**Work to be completed**
Return each line in the records below that contains the word "field", treating uppercase and lowercase letters as different.

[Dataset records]
----------------

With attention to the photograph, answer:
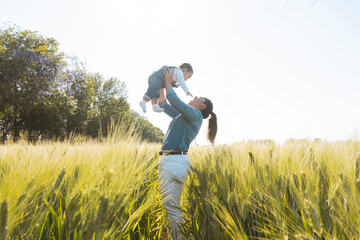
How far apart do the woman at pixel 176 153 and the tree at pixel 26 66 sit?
15.4m

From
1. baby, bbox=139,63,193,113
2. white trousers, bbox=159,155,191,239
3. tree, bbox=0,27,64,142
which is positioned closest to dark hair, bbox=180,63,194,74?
baby, bbox=139,63,193,113

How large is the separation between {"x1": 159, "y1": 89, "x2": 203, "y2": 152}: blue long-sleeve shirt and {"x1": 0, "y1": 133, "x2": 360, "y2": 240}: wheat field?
0.39 meters

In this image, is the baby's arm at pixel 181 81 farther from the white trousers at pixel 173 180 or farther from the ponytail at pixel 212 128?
the white trousers at pixel 173 180

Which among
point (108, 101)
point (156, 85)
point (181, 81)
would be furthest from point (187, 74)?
point (108, 101)

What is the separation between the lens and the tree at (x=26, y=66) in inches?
566

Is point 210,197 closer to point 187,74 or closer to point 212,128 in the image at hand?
point 212,128

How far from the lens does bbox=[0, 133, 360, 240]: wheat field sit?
98cm

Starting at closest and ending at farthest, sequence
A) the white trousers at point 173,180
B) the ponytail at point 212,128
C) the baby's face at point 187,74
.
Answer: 1. the white trousers at point 173,180
2. the ponytail at point 212,128
3. the baby's face at point 187,74

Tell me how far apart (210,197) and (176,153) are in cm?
86

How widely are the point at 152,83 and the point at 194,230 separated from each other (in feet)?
9.41

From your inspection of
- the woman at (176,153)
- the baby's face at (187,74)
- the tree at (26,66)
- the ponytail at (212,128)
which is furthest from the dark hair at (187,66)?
the tree at (26,66)

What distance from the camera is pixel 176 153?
96.0 inches

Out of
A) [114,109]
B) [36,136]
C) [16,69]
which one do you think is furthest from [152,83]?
[114,109]

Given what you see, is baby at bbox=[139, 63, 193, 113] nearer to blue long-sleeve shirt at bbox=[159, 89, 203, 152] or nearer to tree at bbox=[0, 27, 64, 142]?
blue long-sleeve shirt at bbox=[159, 89, 203, 152]
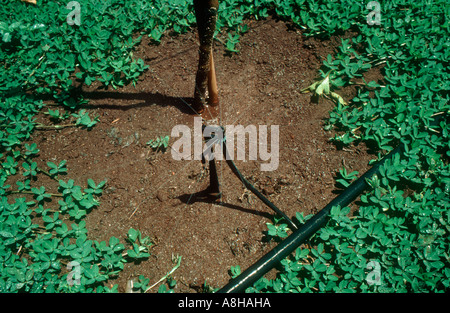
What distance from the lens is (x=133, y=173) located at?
73.5 inches

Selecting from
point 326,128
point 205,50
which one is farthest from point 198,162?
point 326,128

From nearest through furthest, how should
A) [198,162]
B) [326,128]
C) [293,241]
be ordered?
[293,241] < [198,162] < [326,128]

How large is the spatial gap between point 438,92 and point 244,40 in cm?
148

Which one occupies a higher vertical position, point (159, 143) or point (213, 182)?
point (159, 143)

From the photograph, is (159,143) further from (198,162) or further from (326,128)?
(326,128)

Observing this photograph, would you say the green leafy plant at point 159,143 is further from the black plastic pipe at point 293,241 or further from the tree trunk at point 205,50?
the black plastic pipe at point 293,241

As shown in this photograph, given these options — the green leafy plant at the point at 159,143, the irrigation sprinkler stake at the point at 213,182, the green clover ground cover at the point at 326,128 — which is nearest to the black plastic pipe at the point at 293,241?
the green clover ground cover at the point at 326,128

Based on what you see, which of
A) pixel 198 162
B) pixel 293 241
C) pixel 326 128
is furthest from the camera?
pixel 326 128

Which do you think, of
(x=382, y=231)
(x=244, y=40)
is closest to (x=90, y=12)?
(x=244, y=40)

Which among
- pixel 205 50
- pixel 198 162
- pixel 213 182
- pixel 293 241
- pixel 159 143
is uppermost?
pixel 205 50

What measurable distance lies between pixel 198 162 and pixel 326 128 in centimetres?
90

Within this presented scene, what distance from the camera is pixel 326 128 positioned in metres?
2.00

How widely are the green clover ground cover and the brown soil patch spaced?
8cm

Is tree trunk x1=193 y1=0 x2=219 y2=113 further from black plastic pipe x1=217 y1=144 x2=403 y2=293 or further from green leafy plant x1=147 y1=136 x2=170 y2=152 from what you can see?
black plastic pipe x1=217 y1=144 x2=403 y2=293
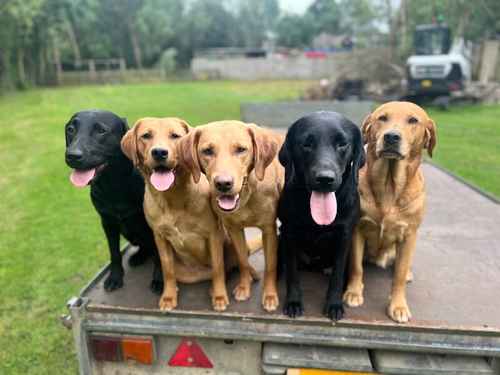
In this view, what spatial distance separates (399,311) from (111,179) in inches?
68.7

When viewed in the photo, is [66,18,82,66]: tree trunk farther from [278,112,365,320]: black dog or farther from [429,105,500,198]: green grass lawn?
[278,112,365,320]: black dog

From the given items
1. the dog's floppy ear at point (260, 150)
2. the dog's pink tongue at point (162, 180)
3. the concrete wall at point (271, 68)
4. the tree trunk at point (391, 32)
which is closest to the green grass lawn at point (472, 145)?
the dog's floppy ear at point (260, 150)

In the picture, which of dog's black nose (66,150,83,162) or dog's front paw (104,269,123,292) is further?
dog's front paw (104,269,123,292)

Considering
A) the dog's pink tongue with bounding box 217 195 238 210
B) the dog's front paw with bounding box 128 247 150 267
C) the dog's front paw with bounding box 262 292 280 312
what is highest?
the dog's pink tongue with bounding box 217 195 238 210

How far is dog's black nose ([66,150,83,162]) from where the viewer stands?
212cm

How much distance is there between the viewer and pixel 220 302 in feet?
7.13

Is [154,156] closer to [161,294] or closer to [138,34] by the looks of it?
[161,294]

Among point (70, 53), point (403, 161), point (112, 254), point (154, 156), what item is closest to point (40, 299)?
point (112, 254)

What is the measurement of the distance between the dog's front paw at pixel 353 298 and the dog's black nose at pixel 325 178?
28.5 inches

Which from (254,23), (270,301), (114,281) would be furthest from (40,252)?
(254,23)

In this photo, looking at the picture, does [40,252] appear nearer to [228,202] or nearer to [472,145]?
[228,202]

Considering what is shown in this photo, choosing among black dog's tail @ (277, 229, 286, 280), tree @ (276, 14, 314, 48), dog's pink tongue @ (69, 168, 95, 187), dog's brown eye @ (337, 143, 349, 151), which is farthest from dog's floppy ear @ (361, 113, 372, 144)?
tree @ (276, 14, 314, 48)

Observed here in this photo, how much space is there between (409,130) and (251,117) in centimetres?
570

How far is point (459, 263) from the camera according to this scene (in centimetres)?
256
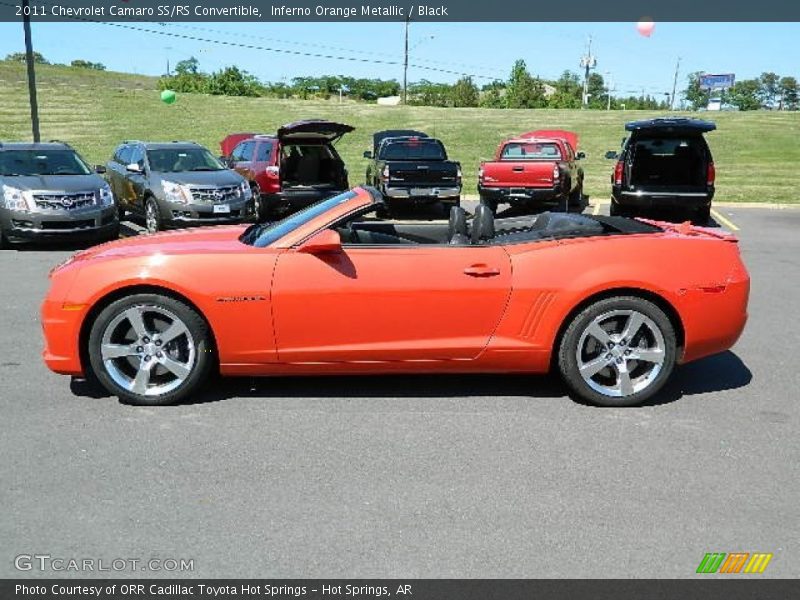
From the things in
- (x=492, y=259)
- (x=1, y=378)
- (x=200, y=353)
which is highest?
(x=492, y=259)

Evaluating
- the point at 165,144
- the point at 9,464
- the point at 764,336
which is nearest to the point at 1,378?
the point at 9,464

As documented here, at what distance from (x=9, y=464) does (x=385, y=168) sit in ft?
40.7

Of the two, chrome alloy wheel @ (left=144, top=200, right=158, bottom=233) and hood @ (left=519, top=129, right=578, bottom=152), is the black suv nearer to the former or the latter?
hood @ (left=519, top=129, right=578, bottom=152)

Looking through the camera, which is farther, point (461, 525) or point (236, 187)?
point (236, 187)

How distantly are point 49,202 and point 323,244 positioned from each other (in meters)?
8.25

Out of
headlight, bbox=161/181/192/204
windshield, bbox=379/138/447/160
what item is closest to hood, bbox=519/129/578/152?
windshield, bbox=379/138/447/160

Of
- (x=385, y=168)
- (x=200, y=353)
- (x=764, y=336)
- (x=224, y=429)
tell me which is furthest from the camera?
(x=385, y=168)

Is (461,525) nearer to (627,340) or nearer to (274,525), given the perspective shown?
(274,525)

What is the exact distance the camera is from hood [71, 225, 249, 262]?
195 inches

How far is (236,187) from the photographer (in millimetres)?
13359

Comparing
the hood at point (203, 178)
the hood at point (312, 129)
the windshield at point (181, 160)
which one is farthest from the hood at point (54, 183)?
the hood at point (312, 129)

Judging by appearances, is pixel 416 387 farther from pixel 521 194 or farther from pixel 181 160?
pixel 521 194

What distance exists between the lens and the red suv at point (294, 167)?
14.9 meters
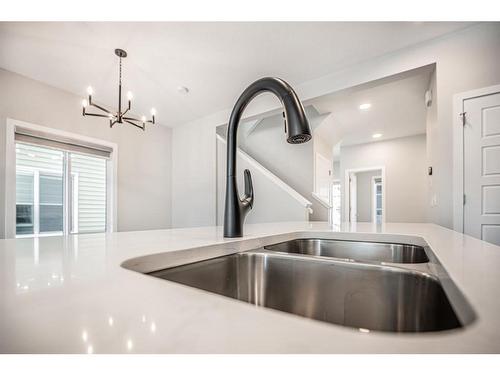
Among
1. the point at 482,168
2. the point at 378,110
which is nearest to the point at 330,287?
the point at 482,168

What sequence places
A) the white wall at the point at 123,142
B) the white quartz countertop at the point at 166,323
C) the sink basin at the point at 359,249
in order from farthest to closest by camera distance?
the white wall at the point at 123,142 < the sink basin at the point at 359,249 < the white quartz countertop at the point at 166,323

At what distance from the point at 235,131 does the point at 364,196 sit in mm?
6614

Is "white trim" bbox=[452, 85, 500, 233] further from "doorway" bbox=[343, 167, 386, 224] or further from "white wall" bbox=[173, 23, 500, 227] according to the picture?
"doorway" bbox=[343, 167, 386, 224]

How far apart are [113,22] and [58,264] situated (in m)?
2.16

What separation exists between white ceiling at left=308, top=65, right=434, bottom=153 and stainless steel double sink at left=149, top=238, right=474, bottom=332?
A: 226cm

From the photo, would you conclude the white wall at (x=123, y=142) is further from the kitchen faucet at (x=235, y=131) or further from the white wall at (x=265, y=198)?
the kitchen faucet at (x=235, y=131)

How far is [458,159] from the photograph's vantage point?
1.87m

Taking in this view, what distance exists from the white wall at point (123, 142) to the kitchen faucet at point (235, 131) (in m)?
3.00

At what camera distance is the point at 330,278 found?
58 cm

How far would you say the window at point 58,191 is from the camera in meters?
2.74

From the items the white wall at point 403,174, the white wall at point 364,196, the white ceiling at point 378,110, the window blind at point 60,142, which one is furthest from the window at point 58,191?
the white wall at point 364,196

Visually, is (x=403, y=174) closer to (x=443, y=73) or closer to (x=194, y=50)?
(x=443, y=73)
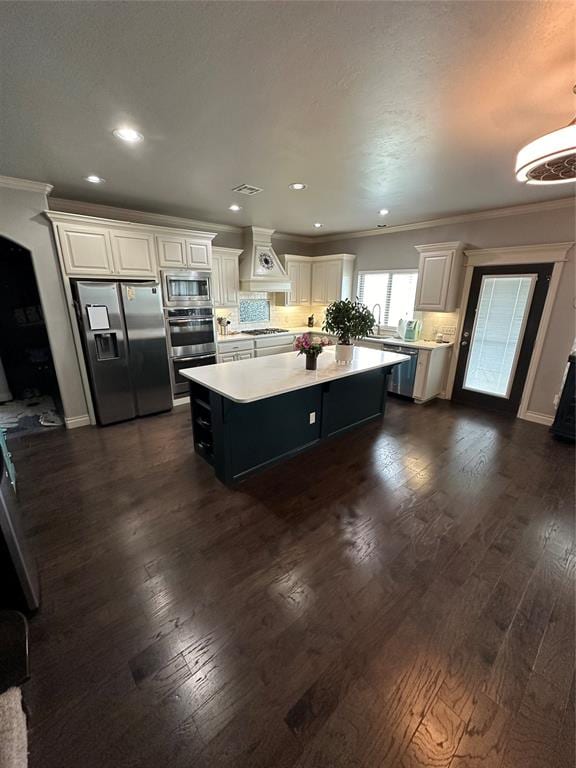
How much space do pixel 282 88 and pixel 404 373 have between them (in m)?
3.85

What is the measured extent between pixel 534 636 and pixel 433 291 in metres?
4.08

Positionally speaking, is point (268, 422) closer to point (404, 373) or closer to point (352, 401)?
point (352, 401)

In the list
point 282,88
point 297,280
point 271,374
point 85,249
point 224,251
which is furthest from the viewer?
point 297,280

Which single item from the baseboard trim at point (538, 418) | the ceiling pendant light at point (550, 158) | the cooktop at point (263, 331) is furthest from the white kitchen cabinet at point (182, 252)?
the baseboard trim at point (538, 418)

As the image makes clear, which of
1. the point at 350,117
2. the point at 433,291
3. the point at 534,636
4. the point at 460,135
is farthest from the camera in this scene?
the point at 433,291

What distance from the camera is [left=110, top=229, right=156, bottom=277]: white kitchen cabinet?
140 inches

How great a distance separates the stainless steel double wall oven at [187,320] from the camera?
407 cm

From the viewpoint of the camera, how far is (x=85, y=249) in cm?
337

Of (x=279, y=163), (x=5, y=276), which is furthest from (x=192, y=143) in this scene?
(x=5, y=276)

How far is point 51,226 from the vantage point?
317cm

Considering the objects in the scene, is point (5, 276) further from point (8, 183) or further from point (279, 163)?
point (279, 163)

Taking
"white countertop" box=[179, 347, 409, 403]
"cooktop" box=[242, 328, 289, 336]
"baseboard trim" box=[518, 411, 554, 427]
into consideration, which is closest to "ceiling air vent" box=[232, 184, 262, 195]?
"white countertop" box=[179, 347, 409, 403]

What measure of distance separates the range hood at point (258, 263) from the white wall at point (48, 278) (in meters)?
2.74

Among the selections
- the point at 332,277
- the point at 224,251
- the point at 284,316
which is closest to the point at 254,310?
the point at 284,316
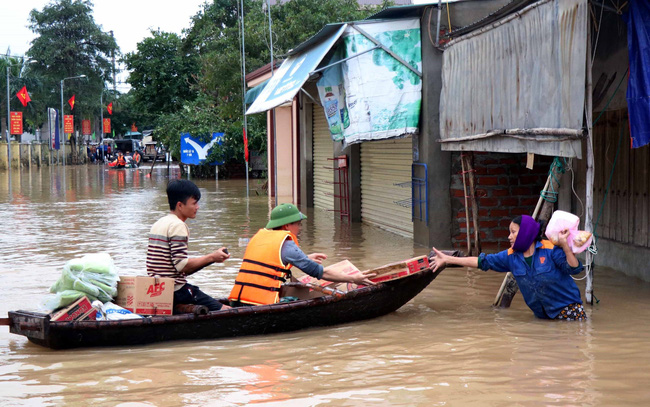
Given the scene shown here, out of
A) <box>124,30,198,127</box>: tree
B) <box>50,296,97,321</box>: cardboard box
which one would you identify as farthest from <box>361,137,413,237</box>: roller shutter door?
<box>124,30,198,127</box>: tree

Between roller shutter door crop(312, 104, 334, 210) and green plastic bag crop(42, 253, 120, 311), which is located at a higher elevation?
roller shutter door crop(312, 104, 334, 210)

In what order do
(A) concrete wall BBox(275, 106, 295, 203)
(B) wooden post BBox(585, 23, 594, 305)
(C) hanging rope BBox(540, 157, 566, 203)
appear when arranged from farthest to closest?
(A) concrete wall BBox(275, 106, 295, 203) → (C) hanging rope BBox(540, 157, 566, 203) → (B) wooden post BBox(585, 23, 594, 305)

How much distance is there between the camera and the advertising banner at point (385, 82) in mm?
12172

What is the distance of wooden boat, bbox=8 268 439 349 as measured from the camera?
260 inches

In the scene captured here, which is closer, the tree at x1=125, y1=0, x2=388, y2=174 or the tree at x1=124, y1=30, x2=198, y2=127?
the tree at x1=125, y1=0, x2=388, y2=174

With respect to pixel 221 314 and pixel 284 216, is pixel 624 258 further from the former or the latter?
pixel 221 314

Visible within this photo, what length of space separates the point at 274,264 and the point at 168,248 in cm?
95

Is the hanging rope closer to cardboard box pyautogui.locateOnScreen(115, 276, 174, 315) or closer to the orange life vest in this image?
the orange life vest

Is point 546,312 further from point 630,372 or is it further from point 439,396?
point 439,396

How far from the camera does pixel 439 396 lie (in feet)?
17.2

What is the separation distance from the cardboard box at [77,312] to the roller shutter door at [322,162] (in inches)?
475

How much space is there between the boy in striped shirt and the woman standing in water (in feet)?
8.25

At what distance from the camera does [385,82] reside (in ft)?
40.1

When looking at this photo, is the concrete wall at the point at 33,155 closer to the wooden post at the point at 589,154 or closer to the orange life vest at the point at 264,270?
the orange life vest at the point at 264,270
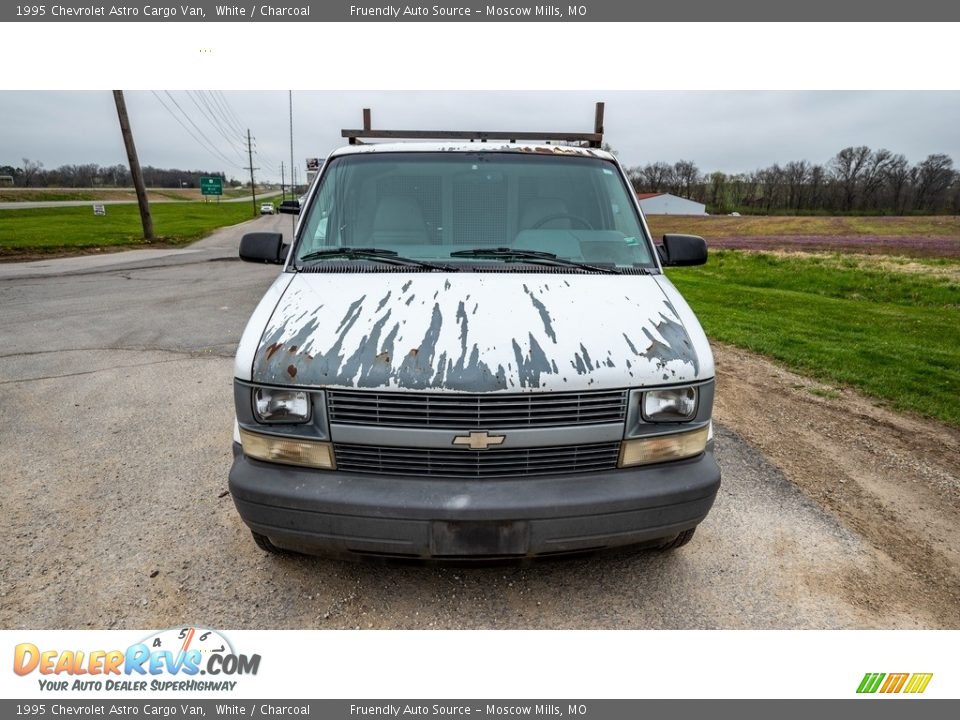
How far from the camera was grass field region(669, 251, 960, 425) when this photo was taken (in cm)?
580

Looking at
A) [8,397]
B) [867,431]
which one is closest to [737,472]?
[867,431]

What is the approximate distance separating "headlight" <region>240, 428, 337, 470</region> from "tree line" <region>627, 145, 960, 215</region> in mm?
70705

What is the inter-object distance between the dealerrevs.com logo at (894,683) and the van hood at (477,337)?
1401 millimetres

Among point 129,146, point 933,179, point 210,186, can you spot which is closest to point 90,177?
point 210,186

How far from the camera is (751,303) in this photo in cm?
1073

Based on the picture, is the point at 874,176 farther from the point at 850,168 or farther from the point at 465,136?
the point at 465,136

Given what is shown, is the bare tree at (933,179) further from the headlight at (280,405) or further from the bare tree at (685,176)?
the headlight at (280,405)

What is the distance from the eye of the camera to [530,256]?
308cm

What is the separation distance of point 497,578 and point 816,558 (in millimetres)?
1702

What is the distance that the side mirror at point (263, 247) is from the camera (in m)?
3.42

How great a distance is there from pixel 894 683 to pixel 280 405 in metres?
2.80

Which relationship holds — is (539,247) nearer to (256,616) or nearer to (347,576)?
(347,576)

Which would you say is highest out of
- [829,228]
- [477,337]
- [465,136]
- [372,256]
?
[465,136]

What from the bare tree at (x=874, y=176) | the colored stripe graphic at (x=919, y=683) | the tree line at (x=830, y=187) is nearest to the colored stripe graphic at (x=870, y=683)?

----------------

**Exercise answer**
How large is the separation between {"x1": 159, "y1": 89, "x2": 203, "y2": 152}: blue long-sleeve shirt and {"x1": 0, "y1": 133, "x2": 360, "y2": 240}: wheat field?
How far from the lens does bbox=[0, 133, 360, 240]: wheat field sit?
How far from the camera was grass field region(669, 251, 960, 425) when this photo was taken (in cm)?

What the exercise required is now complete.